Extracted records:
:::

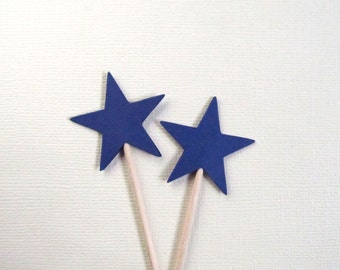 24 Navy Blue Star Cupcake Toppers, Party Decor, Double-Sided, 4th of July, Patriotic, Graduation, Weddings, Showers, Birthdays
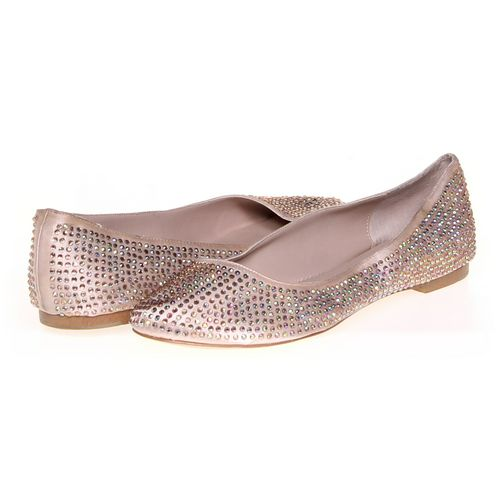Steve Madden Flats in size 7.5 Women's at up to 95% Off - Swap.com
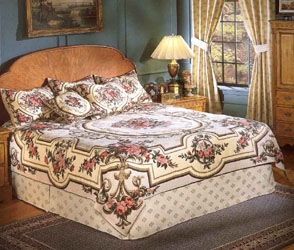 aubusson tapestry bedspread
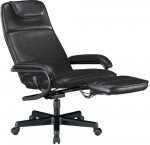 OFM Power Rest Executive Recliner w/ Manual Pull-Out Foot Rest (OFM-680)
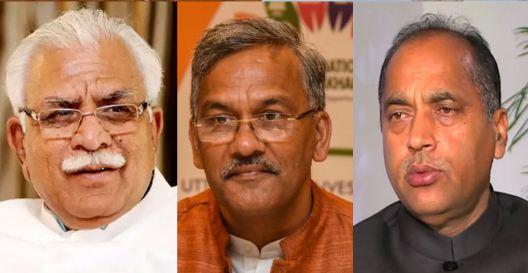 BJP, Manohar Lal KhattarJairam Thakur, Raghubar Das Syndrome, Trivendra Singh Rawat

:::

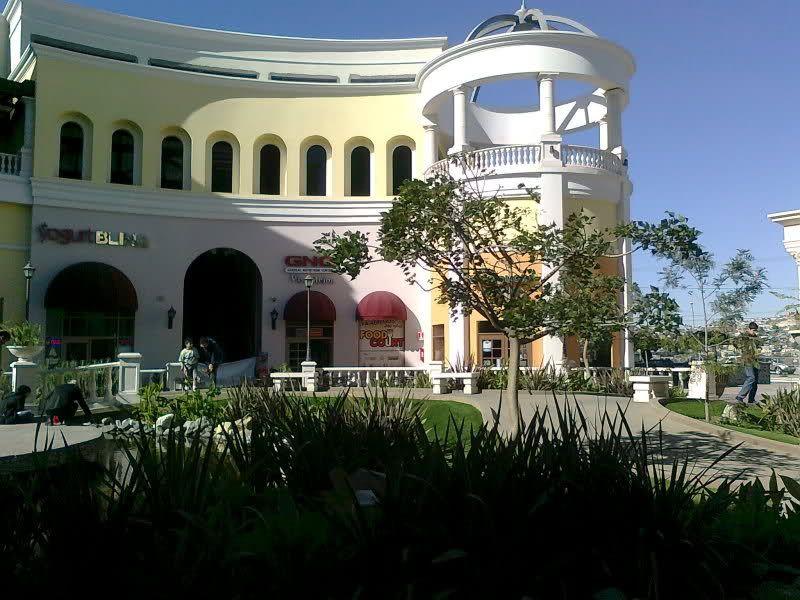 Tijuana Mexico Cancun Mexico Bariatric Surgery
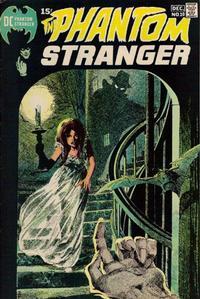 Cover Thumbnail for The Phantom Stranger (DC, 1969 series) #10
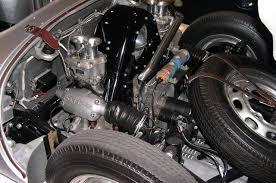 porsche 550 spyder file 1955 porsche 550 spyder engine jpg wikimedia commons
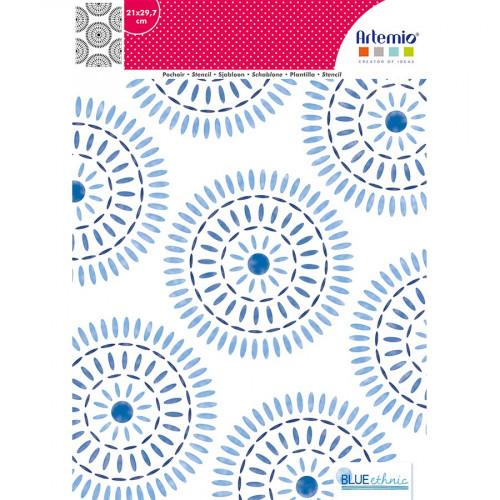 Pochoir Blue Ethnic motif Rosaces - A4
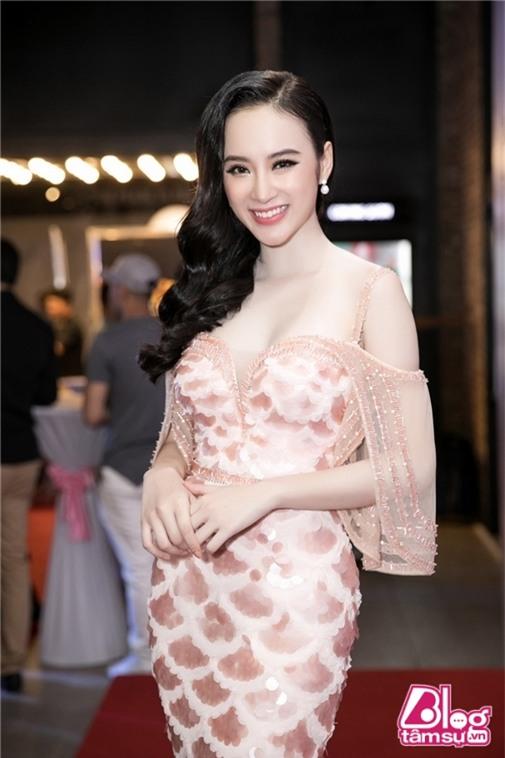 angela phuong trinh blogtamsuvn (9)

:::

TASK BRIEF: Both the line containing "Cover Thumbnail for" and the line containing "angela phuong trinh blogtamsuvn (9)" above belong in the output, as do the lines between them. Print them exactly, without pictures.

TASK SOLUTION:
 Cover Thumbnail for The Phantom Stranger (DC, 1969 series) #10
 porsche 550 spyder file 1955 porsche 550 spyder engine jpg wikimedia commons
 Pochoir Blue Ethnic motif Rosaces - A4
 angela phuong trinh blogtamsuvn (9)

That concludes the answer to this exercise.